A Field Guide to the Distributed Development Stack

The Codebase Is in Git

The version control system (VCS) is the heart of the process. At the most basic level, a VCS allows developers to keep track of all the changes made to a set of files and enables them to roll back to specific points in time in case something screws up. In some systems, like Subversion, the code is checked out and then checked back in from a central repository. If there is a conflict between two developers’ files (for example, both of them edited the same line of code), then the two version must be merged. This can be a painful process.

In contrast, distributed version control systems (DVCS), like Git, are the heart of most new development processes.
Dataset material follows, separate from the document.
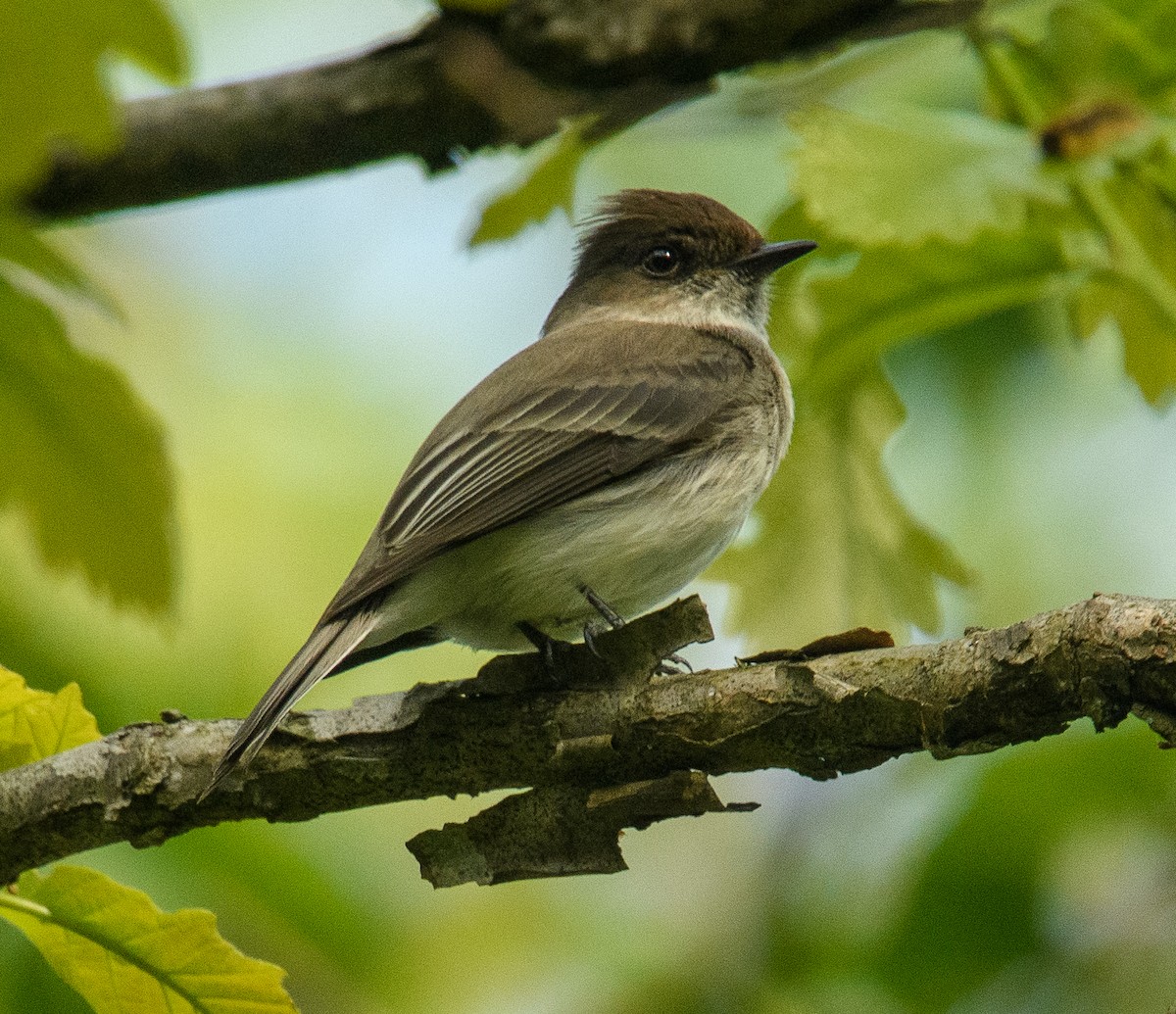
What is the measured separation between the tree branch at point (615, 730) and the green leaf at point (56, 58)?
3.92 ft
Rather than having a central, master copy that makes it difficult and expensive to merge a lot of contributions from developers, a DVCS makes it simple (well, simpler!) to have multiple people all working on the same codebase simultaneously in different branches, and these branches can be easily merged in a master branch.

While there are many different work styles, such as Git flow, the basic DVCS process is:

  • There is an agreed-upon master repository, which is often on a public service like GitHub or BitBucket, or an internal server like GitLab or Mercurial.
  • Each developer clones the master repository to his or her local machine.
  • The developer creates a new branch, usually for a specific feature.
  • The developer makes commits against the local copy.
  • Once the feature is done, he or she merges the branch back into the master branch and pushes the change back to the master.
  • Other developers pull from the master branch and merge their branch.
  • The merged copy preserves the full version history of all the distributed copies.
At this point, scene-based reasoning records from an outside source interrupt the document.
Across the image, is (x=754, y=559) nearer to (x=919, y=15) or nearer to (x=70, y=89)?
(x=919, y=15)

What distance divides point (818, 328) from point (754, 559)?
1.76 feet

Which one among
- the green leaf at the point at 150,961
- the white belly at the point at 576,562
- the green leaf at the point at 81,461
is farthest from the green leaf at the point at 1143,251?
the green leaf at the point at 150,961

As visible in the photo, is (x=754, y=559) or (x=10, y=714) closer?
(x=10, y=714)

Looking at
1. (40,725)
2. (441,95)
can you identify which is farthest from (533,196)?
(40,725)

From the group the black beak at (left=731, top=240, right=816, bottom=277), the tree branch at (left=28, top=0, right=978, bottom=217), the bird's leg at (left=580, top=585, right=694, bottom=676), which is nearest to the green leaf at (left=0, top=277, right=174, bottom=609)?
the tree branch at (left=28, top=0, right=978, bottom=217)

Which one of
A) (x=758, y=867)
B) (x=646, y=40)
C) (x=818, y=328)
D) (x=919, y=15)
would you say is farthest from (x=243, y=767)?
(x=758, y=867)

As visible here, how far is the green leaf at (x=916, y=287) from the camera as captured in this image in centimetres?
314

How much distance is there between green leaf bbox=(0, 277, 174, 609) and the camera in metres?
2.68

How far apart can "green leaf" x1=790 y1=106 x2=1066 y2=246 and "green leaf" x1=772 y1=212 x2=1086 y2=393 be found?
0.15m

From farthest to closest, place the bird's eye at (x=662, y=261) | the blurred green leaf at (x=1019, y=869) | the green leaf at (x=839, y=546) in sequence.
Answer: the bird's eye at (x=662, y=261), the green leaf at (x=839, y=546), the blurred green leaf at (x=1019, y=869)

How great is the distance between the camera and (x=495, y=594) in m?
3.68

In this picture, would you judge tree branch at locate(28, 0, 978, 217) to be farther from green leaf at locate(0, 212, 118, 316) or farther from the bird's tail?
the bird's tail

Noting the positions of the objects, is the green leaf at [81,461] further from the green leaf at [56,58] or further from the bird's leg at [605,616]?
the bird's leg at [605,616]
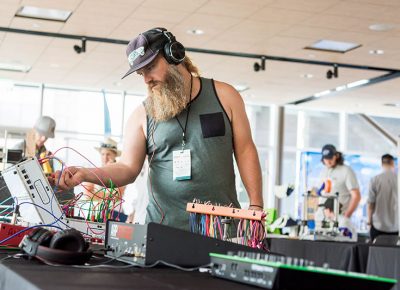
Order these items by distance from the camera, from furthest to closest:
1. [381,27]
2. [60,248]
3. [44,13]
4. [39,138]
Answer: [44,13]
[381,27]
[39,138]
[60,248]

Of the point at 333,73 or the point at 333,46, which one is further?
the point at 333,73

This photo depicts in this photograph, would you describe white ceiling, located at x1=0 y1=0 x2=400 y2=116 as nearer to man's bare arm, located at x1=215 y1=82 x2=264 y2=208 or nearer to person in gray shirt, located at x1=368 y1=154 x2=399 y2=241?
person in gray shirt, located at x1=368 y1=154 x2=399 y2=241

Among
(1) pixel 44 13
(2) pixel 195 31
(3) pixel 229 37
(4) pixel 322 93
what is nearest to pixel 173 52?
(1) pixel 44 13

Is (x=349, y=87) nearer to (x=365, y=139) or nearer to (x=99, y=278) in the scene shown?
(x=365, y=139)

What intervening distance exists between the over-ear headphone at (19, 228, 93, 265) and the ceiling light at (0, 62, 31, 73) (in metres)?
9.95

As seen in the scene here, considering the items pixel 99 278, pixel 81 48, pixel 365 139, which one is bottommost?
pixel 99 278

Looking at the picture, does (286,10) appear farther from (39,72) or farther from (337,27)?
(39,72)

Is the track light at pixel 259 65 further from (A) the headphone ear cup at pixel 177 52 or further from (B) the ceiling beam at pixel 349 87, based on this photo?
(A) the headphone ear cup at pixel 177 52

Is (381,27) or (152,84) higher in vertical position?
(381,27)

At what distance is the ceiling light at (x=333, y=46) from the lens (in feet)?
30.1

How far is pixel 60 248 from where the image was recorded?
1600 mm

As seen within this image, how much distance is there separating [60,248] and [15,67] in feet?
33.5

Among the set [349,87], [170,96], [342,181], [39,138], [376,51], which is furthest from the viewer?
[349,87]

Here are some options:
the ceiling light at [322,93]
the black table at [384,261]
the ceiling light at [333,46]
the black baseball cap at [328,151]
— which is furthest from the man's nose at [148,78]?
the ceiling light at [322,93]
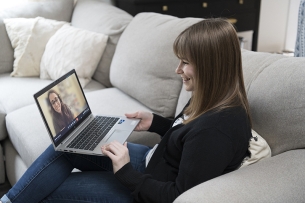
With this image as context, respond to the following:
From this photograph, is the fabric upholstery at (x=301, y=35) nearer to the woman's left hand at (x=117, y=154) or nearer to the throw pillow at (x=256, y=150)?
the throw pillow at (x=256, y=150)

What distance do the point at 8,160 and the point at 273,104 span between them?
139 cm

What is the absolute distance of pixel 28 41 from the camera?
92.0 inches

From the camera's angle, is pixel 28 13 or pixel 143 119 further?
pixel 28 13

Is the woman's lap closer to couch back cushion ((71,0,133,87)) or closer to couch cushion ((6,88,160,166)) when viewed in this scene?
couch cushion ((6,88,160,166))

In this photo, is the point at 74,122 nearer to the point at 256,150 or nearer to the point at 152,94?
the point at 152,94

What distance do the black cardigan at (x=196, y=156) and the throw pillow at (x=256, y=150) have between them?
2 centimetres

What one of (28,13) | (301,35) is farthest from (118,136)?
(28,13)

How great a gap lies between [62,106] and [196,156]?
2.01 ft

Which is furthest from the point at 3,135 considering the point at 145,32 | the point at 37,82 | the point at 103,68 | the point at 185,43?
the point at 185,43

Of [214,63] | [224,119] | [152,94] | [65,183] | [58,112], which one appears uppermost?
[214,63]

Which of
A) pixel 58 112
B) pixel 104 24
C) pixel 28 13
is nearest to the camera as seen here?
pixel 58 112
In addition to these coordination functions, most version control systems also offer a feature called a hook. A hook is a process that fires once a specific event, like a commit, happens to the repository. Hooks can be defined in the repo itself, but also in the hosting service. For example, GitHub lets you define “service” hooks that are called whenever a specific event occurs. These hooks are the tie-in to the continuous integration (CI server).

Tools

Here are the key version control systems:

  • Git. “Git is a free and open source distributed version control system designed to handle everything from small to very large projects with speed and efficiency.”
  • Mercurial. “Mercurial is a free, distributed source control management tool. It efficiently handles projects of any size and offers an easy and intuitive interface.”

Hosting services provide a central point where you can manage and store all your code repositories. In addition to raw code storage, they usually offer features like issue tracking, collaborator management, and other process-oriented services.

The following table lists hosting services managed by a 3rd party. The pricing model is typically based on a block of repositories for a monthly fee.

  • GitHub. One of the largest and most successful Git hosting services.
  • BitBucket. Atlassian’s Git hosting solution.
  • GitLab.com. A hosting service based on the popular open source project GitLab HQ.
  • Gitorious. Similar to GitLab, a hosted version of an open source tool that you can install and maintain yourself.

These are services that you can install and manage in your own environment:

  • GitLab. “Project management and code hosting application.”
  • Gitosis. “software for hosting Git repositories”
  • Gitorious. The self-hosted version of gitorious.org. (It’s a Rails app.)
  • Kallithea. Source code management system for Git and Mercurial.
  • Stash. On-premises source code management for Git by Atlassian.